## ABOUT THIS TASK
Starting with the line that contains "2020年8月台风盘点" and stopping after the line that contains "朝鲜平安北道 | 台风 |", return each line below exactly as written, with no others.

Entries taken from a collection
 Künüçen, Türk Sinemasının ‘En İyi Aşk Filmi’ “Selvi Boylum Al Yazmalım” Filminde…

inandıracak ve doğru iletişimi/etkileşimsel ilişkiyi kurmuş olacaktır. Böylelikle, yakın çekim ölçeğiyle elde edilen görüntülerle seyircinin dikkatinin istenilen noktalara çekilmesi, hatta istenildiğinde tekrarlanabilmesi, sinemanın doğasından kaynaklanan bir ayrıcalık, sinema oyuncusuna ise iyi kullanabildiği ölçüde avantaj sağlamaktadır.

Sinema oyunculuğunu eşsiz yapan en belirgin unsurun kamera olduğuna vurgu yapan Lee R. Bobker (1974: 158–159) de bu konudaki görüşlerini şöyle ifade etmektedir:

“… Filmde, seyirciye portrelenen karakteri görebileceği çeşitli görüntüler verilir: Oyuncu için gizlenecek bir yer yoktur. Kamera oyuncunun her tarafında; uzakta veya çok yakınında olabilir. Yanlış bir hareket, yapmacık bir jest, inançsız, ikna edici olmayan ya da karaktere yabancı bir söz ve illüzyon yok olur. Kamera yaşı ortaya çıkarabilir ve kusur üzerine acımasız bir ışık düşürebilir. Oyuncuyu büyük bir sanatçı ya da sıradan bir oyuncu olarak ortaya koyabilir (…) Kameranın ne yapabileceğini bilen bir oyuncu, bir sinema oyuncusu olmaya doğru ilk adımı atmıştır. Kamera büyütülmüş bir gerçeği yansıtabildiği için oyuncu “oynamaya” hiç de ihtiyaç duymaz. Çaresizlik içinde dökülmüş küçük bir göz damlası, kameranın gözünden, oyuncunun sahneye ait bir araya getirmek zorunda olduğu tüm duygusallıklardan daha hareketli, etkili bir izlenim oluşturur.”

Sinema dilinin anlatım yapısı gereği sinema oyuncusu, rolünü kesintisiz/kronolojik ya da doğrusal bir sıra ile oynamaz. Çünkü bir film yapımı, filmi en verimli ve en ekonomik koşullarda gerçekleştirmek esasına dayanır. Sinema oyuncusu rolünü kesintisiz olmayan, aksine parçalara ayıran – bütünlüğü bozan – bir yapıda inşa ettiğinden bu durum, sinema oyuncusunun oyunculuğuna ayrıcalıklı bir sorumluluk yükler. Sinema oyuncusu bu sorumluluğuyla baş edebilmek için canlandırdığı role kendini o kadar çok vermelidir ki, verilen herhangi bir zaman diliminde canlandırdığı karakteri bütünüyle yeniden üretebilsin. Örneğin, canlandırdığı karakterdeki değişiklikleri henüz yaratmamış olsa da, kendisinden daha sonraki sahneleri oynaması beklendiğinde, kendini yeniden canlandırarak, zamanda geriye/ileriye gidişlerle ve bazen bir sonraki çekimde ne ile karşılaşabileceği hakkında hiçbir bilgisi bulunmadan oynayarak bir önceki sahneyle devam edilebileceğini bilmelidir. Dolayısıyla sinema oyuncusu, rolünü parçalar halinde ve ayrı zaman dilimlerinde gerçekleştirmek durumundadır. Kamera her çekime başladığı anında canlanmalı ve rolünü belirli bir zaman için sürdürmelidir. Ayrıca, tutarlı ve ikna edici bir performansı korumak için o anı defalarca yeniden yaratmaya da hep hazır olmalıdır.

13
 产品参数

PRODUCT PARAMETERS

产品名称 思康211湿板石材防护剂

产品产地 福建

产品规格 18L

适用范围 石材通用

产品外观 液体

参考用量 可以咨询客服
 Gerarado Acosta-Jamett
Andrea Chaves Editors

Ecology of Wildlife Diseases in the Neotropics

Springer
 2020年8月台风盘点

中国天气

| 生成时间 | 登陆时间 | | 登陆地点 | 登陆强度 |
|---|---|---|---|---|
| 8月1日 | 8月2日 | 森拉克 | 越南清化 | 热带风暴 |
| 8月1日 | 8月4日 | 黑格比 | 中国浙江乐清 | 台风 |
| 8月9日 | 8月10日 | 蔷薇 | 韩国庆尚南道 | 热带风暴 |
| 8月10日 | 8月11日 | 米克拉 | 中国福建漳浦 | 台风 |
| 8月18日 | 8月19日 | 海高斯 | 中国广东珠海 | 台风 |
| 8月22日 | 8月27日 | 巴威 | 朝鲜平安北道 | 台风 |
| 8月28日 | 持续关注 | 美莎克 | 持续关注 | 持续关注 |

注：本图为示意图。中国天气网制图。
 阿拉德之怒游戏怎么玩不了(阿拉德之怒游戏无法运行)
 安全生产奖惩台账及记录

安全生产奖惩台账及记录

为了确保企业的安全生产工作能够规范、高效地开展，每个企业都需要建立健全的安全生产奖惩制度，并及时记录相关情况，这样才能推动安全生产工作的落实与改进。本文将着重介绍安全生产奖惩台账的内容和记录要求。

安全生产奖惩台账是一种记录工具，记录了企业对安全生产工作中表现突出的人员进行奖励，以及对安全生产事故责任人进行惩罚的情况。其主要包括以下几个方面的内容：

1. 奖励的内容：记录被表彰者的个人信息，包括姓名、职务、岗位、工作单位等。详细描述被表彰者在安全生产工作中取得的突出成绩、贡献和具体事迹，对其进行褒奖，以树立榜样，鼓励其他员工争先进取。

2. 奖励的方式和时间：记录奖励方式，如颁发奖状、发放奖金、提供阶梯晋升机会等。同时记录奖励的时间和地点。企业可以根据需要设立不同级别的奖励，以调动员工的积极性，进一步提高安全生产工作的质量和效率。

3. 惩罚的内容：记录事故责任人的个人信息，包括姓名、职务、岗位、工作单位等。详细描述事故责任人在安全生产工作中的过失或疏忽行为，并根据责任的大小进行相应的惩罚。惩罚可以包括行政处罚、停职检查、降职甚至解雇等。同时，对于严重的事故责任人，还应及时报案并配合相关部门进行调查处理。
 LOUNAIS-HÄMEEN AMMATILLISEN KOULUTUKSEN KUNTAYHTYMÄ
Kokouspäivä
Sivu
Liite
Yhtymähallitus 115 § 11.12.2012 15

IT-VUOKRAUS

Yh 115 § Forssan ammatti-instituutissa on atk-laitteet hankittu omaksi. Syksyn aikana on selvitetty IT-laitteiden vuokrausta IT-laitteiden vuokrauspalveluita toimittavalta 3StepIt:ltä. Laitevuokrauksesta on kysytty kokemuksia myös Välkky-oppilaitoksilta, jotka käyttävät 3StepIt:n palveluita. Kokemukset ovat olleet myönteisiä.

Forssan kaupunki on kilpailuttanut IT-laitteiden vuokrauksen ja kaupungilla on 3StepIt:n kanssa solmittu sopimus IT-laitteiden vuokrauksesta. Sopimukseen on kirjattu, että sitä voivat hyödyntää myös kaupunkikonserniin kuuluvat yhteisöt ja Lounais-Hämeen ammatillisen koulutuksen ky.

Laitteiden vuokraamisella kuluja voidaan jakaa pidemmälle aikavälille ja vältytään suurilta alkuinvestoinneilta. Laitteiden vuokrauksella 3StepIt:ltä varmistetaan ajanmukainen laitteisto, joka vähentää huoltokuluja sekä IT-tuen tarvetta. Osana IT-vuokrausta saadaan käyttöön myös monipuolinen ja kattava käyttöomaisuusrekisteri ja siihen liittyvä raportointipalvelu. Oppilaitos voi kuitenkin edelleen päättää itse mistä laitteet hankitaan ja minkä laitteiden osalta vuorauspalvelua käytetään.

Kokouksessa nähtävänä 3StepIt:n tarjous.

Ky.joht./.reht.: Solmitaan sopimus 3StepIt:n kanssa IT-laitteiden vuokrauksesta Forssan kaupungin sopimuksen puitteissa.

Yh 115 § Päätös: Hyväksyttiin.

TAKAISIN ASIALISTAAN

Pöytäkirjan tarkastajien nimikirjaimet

## SOLUTION FOR THIS TASK
 2020年8月台风盘点

中国天气

| 生成时间 | 登陆时间 | | 登陆地点 | 登陆强度 |
|---|---|---|---|---|
| 8月1日 | 8月2日 | 森拉克 | 越南清化 | 热带风暴 |
| 8月1日 | 8月4日 | 黑格比 | 中国浙江乐清 | 台风 |
| 8月9日 | 8月10日 | 蔷薇 | 韩国庆尚南道 | 热带风暴 |
| 8月10日 | 8月11日 | 米克拉 | 中国福建漳浦 | 台风 |
| 8月18日 | 8月19日 | 海高斯 | 中国广东珠海 | 台风 |
| 8月22日 | 8月27日 | 巴威 | 朝鲜平安北道 | 台风 |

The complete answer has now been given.